Бездна твоих страхов - страница 37



– Мне кажется, он все же прав, – попытался вмешаться фельдшер, – В конце концов, будь Горан и правда военным преступником, стал бы он носить с собой изобличающие его улики?

– И правда, – согласился Казимир, – Если только не идёт на опасное дело, где может потребоваться оружие последнего шанса. Как было в Ясеноваце, когда чертов нацист успел раскроить мне руку, прежде чем я выпустил ему кишки. Что если ты так боялся за свою жизнь, что решил рискнуть?

– Казимир, послушай, я ведь священник! Я крестил Сречко, помнишь? – пытался оправдаться бородач.

– Да, помню. Этот крест у тебя на шее… Не отложил ли ты его на чёрный день, а? Не снял ли ты его с убитого твоими же руками попа? Я помню все эти перерезанные глотки, я видел, как ловко ты управляешься с сербосеком! Это ты! Ты убил моего сына! Из-за таких как ты, эта земля теперь пропитана кровью! Не удивлюсь, если это ты резал детей, вспомнив усташские привычки!

– Вы перегибаете, Казимир, – вмешался было Тадеуш, но калека не слушал.

– Вынул из свиньи? Ничего умнее не выдумал? Ржавчина? Да это кровь убитых тобой, душегубом! Нога бы загноилась, свинья не прожила бы так долго. А вот! Пусть фельдшер нас рассудит. Ну? – Казимир угрожающе шагнул к Тадеушу – так близко, что тот мог разглядеть слезы в налитых кровью глазах, трясущиеся, искусанные губы и гневно раздувающиеся ноздри.

– Теоретически… – начал издалека фельдшер, но мощная рука тряхнула тщедушное тело, и тот заверещал, – Загнила бы, скорее всего… Открытая рана, грязь, само собой загнила бы, но это не доказывает…

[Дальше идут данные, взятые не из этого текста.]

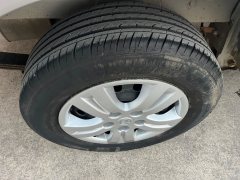 2016 Dongfeng Fengxing Lingzhi 2016 1.6 MT M3longComfortL 7Seat #7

– Я слышал всё, что нужно, – отрезал Казимир, надвигаясь на Горана. Тот принялся выворачиваться изо всех сил, но труп свиньи держал крепко, ноги скользили по окровавленной земле.

– Казимир, умоляю! Христом-Богом заклинаю! – бас бородача сбился на хриплый вой, – Ты не простишь себе, Господь не простит! Это ошибка!

Топор отлетел совсем недалеко. Казимир отряхнул налипшую землю с рукояти, перехватил поудобнее – одной рукой орудовать сложнее – и захромал к Горану.

Тот подобрался, пытался отползти в сторону, но опирающийся на топор калека неумолимо приближался, сопя как разъярённый бык.

– Я – не один из них! Ты ошибаешься! – надрывно орал бородач.

Казимир уже замахнулся топором, когда ногу пронзила нестерпимая боль, а потом снова и снова – Горан вонзал сербосек в щиколотку калеки, заставив того упасть на колено. Уцепившись лезвием за ступню, бородач вытягивал себя из-под тела свиньи, распарывая плоть и ткань. Скользкая кровь заливала руки, но Горан продолжал изо всех сил хвататься за свой шанс.

* * *

Едва Казимир, оправившись от шока, замахнулся топором, как фельдшер вцепился сзади в его руку и повис на ней, будто собачонка.

– Прошу вас, Йокич, не губите душу! Мы вызовем жандармов, его отдадут под суд, всё выяснят, не становитесь убий…

Казимир резко дернул топорищем назад, будто отмахиваясь от мухи, и сухие руки Тадеуша ослабили хватку. С глухим стуком врач упал куда-то за спину и затих.

Освободившись от препятствия, однорукий калека с силой саданул лезвием топора прямо в лицо Горану. Плоть разошлась, обнажив череп и хрящи, юшка брызнула в стороны, но бородач оказался крепче, чем ожидалось – он орал, захлебываясь кровью, пуская пузыри из разрубленного пополам носа, и продолжал кромсать голень Казимира. А бывший партизан наносил удар за ударом, едва не попадая по собственной ноге, превращая голову Горана в бесформенную кашу.